Игорь уткнулся лицом мне в волосы – так, что его спокойное дыхание чувствовалось возле уха, я ощутила, как его тёплые губы коснулись моей шеи – и я обессиленно опустила голову ему на плечо, всхлипывая и безмолвно рыдая, отчаянно пытаясь пересилить в себе маленького обиженного собственника. К сожалению, я всё по-прежнему понимала.
– Удачной дороги.
Я пытаюсь себя изучать и знаю, что отходчивость – одно из моих замечательных качеств. Прошло около месяца – и, в принципе, я почти перестала считать себя отчасти ущербной, чего-то лишённой, хотя удар по самооценке был перенесён весьма болезненно и не до конца. Остался едкий неприятный осадок, который бывает от очень сильных впечатлений, но уже давно полученных, исчерпавших самих себя и почти забытых. Вы когда-нибудь выступали на сцене детского садика? Было, что вы забыли слова и с перепугу разревелись у всех на виду? Правда ведь, в том далёком детстве, в том далёком детском садике хотелось провалиться сквозь землю от такого позора и досады, казалось, что жизнь кончена и что ты самый несчастный и неудачливый человек в этом мире? А сейчас и вспомнить немного смешно, так мило, даже забавно, вот, мол, какой стыд и срам, но с кем не бывает; а осадок этого позора остался, ведь именно с того момента в моей жизни я узнала, что такое позориться.

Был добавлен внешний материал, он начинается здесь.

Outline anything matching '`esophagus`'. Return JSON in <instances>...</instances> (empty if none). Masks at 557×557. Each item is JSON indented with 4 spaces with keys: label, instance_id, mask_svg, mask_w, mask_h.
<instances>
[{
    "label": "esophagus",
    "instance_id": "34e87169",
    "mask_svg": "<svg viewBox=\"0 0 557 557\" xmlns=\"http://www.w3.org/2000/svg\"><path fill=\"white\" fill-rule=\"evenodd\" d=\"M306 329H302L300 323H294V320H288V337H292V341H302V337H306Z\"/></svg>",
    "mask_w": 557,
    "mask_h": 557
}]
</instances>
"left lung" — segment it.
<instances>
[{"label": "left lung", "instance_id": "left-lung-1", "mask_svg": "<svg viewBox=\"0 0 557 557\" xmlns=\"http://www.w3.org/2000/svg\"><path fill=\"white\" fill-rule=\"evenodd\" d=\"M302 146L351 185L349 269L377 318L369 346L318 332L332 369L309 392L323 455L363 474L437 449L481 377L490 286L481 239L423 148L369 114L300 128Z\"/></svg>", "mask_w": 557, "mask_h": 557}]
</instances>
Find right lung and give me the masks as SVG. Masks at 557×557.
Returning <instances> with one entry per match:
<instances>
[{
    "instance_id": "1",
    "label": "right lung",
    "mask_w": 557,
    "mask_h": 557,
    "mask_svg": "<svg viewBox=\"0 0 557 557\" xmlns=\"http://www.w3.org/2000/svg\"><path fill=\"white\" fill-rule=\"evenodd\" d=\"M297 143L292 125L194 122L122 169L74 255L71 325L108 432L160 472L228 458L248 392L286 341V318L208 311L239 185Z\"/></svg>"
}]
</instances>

Осталось чувство, одна маленькая, но неимоверно сильная эмоция, из-за которой я по-прежнему перед выступлениями выучиваю свою роль до автоматизма, хотя сцены ни капельки не боюсь.
Похожий осадок остался и после отъезда друга, только в этот раз я знакомилась не с позором, а с прощанием, с этим самым невоспринимаемым человеческим мозгом понятием «никогда», даже, можно сказать, со своеобразным предательством. Но, впрочем, сначала всё кажется куда страшнее, чем есть на самом деле. Игорь больше ни разу не звонил и не давал о себе знать – но ведь и не должен, я ему не девушка и не жена и никогда ею не была, поэтому постепенно вся ситуация уложилась в моей голове. Никто не заметил, что я маленько поревела в подушку и поругалась с воображаемым собеседником, несколько дней помолчала и каждый день на протяжении недели скрылась от чужих взглядов в горах, но вскоре всё уладилось. Кроме того, за отсутствием Игоря у меня, оказывается, было намного больше свободного времени, чем я предполагала.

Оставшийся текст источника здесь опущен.